In the example above from Wikipedia, you see one Fact table in the center, with three
Dimension tables arranged
in a star around it. That is the basic system.
- Facts - objective
numeric values about some entity. In the example above, you see four
values that apply to sales in our company.
- Dimensions - These
are items in other tables that the elements in the fact table relate
to. We ask questions like "are the sales higher or lower on specific
days at specific stores for any kind of product?"
- Attributes - As you
can see in the example, a dimension table has attributes that may be of
importance in making decisions about our company.
- Attribute hierarchies
- The truth to be gained from the data iis likely to be found in
combinations of the attributes across the dimensions. In each
dimension, we expect to find what we see in the example above, an
hierarchy of data that goes from the general to the specific in that
dimension. The illustration on page 615 shows the idea of considering
specific combinations of attributes in each dimension. Moving up and
down the hierarchies can lead us to new information we can use to make
choices about what to do next.
- What is not obvious from the example is that the Facts table will be very large,
containing all the numeric data from all the Dimension table
comparisons, in all their logical combinations. This is accomplished by
making the primary key of the Facts table a composite of all the
primary keys from the Dimension tables.
The more stars (Dimension tables) you have around
the Fact table, the more combinations
of attributes this creates in the Facts table. The text illustrates an
example with three Dimension tables and only three attributes to care
about in each one. That is not realistic. Real star schemas will have
many potential stars and lots of attributes in each of them, leading to
multidimensional geometry. Take a look at the increasingly complex
geometry on this page in Wikipedia. It is a lot more
digestible than most of the material I found in a quick search for a
lesson on multidimensional geometries. (You can click the image on the
right instead of the link. You go to the same page.)

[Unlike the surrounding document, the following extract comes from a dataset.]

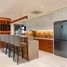 3 Schlafzimmer Appartement zu vermieten im Empire City Thu Thiem, Thu Thiem, District 2, Ho Chi Minh City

The text offers some advice for improving performance in star
schemas:
- Normalize your
dimensional tables.
- Denormalize your
fact tables. They are result tables, so normalizing them is not
practical.
- Create more fact tables to represent different
aggregations. This means new schemas.
- Partition and replicate tables. They get big
enough to want to do this.
For further reference, take a look at this Microsoft
article that describes star schemas and snowflake schemas.
Online Analytical Processing (OLAP)
On page 621, we start a new topic that covers a concept
mentioned earlier: Online Analytical Processing (OLAP). We are told
that it concerns three main ideas, which continue to relate to the
material above.
Multidimensional data
analysis - Having led us into multiple Dimensions, the text
offers hope that we can analyze the data held in them. Users of the
database will have different interests, causing them to want different
views of the data available. The data are more meaningful when
presented in different ways, when combined from different dimensions in
different aggregations, and when viewed through PKIs that interest the
user requesting the data.
- Advanced database support
- OLAP tools need to access data from diifferent kinds (disparate)
systems. A useful feature mentioned in the text is the ability to query
the system in business terms, what developers have typically called
using "natural language". Well, it is natural to the speaker of that
language. The idea is that the user can request data in terms the user
knows that have been defined in the database as parameters it can
actually use.
- Easy-to-use
end-user interfaces - We always have to simplify reality for the
users. It is often best if they do not know how the database actually
functions. You may wish you were insulated from it as well, at this
point.
The text goes on to describe the intensive processing that
OLAP requires. This is not directly related to the material you are
expected to absorb from the chapter, so let's stop the presentation of
new material here.
|